Who killed the dog with the rubber bullet?: “During the strict lockdown, a state of disaster was declared in South Africa which allows the army to take control alongside the police and security companies and thus enforce lockdown measurements on civilians. I held a diary in the early days and documented events taking place in me and my family’s life as well as in the outside world. On the 3rd of April 2020, just before Easter, 8 people were killed through police brutality. This was a turning point which foreshadowed what was to come. The diary also notes an inventory of products available in the local supermarket. Local healthy produce was unavailable, leaving locals to buy with such as imported sweets like Easter eggs. On the 5th of April a family dog was killed with a rubber bullet. Children played in the street and the dog was killed in front of the kids by a trigger-happy enforcer.”

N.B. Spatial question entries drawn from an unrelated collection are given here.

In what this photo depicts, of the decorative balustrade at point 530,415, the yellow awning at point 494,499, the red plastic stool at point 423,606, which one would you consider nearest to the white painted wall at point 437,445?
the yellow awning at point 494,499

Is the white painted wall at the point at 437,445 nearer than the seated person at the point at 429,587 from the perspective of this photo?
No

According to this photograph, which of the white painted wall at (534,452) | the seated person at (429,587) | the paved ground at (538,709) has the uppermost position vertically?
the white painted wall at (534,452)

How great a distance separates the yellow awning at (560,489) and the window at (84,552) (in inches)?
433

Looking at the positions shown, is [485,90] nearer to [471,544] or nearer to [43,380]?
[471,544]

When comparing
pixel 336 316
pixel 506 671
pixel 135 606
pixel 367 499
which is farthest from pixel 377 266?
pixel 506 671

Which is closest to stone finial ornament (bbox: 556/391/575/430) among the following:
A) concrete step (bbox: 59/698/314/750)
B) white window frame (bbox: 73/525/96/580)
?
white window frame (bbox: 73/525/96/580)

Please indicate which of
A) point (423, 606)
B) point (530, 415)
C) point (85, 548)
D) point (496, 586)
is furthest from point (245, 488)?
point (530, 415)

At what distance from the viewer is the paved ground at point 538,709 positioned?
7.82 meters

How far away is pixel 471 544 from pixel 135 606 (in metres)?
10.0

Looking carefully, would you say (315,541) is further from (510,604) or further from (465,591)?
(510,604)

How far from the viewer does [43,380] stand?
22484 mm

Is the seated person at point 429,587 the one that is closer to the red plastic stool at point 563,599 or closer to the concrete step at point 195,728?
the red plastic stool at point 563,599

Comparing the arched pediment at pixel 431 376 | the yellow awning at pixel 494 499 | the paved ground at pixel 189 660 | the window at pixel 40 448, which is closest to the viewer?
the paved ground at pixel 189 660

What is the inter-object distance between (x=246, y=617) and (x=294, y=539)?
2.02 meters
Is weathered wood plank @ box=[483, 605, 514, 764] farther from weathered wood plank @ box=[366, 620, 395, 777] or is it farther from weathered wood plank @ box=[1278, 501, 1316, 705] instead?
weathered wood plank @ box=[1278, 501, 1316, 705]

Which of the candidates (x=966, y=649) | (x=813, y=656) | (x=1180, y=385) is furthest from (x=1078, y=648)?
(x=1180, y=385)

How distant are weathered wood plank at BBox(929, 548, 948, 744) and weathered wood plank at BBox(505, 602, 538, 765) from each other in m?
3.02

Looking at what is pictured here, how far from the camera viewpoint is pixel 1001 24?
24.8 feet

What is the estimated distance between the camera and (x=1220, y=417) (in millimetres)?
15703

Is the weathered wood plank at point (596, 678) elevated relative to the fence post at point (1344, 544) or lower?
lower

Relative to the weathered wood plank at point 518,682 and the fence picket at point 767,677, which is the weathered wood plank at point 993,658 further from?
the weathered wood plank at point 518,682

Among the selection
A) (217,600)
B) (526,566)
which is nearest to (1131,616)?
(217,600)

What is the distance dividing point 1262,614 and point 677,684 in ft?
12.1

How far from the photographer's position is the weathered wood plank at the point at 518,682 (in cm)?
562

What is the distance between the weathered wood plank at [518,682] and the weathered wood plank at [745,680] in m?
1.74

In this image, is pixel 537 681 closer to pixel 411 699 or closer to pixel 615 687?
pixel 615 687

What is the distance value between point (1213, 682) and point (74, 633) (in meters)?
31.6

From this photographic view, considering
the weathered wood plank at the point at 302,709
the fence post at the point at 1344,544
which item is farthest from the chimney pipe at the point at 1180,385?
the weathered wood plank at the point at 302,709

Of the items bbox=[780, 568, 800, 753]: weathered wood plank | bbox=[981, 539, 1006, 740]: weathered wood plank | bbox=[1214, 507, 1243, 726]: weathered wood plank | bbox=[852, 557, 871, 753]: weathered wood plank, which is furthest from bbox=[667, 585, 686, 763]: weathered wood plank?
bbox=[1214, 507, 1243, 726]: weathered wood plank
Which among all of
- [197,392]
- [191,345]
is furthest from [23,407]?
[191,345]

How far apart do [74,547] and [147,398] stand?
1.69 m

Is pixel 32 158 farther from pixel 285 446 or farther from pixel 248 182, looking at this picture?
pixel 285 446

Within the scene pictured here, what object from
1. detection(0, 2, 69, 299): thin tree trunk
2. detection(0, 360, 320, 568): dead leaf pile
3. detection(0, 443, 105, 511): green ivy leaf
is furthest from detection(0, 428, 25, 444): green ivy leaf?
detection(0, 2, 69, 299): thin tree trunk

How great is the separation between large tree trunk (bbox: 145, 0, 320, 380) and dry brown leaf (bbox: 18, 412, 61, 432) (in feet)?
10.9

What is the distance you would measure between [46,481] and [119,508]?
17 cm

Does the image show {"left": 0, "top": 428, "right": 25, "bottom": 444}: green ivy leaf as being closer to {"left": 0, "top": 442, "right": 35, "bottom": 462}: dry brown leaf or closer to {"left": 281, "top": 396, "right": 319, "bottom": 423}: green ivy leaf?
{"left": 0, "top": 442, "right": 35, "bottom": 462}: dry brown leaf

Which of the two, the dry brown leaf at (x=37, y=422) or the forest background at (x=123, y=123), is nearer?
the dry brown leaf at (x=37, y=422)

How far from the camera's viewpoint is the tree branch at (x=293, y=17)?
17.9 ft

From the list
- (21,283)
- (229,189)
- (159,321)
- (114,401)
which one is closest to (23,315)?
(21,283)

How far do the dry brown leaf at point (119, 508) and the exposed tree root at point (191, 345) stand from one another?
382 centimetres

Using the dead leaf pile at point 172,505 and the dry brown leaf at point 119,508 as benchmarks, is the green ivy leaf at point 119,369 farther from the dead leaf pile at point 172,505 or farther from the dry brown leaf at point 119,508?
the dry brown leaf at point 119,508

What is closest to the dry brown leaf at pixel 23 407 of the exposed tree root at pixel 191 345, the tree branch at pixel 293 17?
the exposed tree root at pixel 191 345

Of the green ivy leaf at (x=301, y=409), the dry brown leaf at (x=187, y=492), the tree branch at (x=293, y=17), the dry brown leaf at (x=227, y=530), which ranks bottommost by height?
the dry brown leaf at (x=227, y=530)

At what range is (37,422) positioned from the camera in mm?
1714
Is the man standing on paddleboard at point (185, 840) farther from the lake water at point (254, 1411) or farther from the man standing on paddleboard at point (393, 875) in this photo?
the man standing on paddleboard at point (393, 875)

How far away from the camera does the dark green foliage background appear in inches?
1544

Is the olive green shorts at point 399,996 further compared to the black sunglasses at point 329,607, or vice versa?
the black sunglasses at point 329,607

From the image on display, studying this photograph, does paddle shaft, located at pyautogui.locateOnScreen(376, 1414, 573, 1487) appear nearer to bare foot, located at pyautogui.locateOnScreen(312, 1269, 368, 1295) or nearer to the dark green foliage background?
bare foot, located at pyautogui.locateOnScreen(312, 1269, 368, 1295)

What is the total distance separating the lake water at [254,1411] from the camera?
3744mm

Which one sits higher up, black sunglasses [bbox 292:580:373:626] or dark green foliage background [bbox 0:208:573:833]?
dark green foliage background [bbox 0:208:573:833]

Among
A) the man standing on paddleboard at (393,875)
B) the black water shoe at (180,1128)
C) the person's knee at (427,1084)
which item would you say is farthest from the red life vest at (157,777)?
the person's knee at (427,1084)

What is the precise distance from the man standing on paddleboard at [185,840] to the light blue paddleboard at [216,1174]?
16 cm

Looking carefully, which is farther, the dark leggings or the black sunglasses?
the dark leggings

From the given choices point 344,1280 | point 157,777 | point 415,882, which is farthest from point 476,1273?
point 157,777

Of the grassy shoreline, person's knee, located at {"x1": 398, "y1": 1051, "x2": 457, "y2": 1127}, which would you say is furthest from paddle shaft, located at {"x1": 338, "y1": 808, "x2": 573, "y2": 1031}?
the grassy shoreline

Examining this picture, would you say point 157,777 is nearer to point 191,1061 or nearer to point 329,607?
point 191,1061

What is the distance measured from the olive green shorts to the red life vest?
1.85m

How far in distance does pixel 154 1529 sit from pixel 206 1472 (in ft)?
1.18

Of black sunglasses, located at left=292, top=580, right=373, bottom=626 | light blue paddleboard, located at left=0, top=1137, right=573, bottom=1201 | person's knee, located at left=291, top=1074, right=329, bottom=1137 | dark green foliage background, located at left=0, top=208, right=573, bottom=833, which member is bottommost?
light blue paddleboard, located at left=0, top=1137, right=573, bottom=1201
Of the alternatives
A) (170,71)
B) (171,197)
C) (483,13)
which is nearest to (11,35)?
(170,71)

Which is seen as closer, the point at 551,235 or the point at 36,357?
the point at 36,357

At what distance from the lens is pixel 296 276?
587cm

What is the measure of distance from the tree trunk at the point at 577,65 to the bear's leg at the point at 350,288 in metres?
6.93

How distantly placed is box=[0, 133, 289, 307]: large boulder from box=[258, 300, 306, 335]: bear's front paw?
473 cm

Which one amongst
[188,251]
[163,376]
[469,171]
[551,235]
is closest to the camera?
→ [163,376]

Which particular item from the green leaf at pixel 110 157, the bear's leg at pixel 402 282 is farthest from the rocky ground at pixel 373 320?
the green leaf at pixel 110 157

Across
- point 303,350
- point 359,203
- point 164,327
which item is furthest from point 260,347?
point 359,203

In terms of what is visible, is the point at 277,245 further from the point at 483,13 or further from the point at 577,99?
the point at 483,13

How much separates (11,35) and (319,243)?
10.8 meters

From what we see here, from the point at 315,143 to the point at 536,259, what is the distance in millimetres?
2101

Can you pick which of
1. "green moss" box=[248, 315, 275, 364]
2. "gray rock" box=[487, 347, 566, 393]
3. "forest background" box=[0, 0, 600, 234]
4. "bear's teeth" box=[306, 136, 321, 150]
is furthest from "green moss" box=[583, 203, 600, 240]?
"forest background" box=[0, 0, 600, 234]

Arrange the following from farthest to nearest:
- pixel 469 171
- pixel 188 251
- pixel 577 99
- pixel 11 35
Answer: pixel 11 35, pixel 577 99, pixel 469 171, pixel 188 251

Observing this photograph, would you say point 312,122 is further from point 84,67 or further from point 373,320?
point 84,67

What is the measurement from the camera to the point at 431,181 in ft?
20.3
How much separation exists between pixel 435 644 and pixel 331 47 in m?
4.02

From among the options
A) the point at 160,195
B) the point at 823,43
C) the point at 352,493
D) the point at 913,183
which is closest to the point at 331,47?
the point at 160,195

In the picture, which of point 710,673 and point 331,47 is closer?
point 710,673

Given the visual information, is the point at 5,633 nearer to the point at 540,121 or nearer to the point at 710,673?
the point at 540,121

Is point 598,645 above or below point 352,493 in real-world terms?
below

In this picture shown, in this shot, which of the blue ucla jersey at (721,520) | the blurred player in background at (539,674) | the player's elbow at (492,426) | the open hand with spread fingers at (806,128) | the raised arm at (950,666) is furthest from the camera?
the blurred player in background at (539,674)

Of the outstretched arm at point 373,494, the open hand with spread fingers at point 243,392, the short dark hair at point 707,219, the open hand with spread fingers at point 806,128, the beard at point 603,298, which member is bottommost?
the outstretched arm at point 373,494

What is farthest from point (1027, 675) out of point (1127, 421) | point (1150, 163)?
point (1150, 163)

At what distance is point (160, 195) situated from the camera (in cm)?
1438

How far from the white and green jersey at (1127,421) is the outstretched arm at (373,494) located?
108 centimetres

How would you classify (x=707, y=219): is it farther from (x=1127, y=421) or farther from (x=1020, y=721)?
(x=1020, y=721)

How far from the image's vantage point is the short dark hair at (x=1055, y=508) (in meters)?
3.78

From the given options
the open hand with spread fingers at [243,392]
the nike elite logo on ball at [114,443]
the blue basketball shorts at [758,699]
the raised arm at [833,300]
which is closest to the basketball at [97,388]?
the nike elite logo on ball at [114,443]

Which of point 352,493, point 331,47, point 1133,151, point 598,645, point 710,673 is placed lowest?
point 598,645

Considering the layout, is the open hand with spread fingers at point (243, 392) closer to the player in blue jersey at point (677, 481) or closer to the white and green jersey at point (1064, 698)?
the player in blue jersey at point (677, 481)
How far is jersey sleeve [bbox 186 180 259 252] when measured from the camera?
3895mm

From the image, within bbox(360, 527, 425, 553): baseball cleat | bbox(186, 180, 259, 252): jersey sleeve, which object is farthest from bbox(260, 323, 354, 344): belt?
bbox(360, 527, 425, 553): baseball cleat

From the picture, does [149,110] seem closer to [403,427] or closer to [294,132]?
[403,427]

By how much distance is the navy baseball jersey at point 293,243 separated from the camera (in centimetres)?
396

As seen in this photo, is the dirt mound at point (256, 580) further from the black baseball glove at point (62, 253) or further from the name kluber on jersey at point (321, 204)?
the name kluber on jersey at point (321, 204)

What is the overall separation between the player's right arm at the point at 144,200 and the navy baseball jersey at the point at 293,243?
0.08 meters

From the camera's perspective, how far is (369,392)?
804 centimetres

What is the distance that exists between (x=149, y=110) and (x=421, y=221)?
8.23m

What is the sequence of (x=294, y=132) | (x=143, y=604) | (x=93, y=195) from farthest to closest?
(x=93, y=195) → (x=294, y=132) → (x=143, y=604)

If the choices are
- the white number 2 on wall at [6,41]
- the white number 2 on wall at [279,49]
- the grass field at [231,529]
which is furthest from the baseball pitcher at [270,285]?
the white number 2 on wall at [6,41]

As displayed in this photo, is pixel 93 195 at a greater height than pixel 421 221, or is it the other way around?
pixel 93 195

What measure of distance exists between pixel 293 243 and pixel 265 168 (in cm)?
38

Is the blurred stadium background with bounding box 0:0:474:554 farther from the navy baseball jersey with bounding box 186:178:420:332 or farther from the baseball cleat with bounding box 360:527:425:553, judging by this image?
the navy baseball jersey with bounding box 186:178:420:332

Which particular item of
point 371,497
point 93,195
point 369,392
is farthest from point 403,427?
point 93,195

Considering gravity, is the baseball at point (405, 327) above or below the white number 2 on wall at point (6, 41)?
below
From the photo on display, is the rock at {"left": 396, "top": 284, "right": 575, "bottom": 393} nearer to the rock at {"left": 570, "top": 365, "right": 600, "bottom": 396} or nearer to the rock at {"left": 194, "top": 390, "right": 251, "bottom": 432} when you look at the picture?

Vapour (Wormwood): “Artemisia afra or wilde als (Afr.) is a medicinal plant indigenous to Africa. The plant is used to treat respiratory illness and corona viruses. The direct translation for ‘wilde als’ is ‘wild sagebrush’. South Africans believe in the power of this magical medicinal plant. It is thus known in Africa and Madagascar as a powerful Covid-19 organic. An essential oil is distilled via steam using the twigs and blossoms. In this photograph my husband is inhaling the plants aromas during steaming. The hands gloved by tight surgical synthetic nitrile gloves make the presence of a human body appear quite disembodied from an organic distillation process, and thus also from what is perceived as the wild or ‘natural’ plant life. In the Anthropocene Age (the age where humans have made a destructive impact on ecosystems) and even more so comprehended in the times of Covid-19, humans may attempt to reconnect with nature from which we have become so far removed from. However, our attempts to becoming organic or entering the wild are always overshadowed by the distance between humans and nature in the Anthropocenic Age.”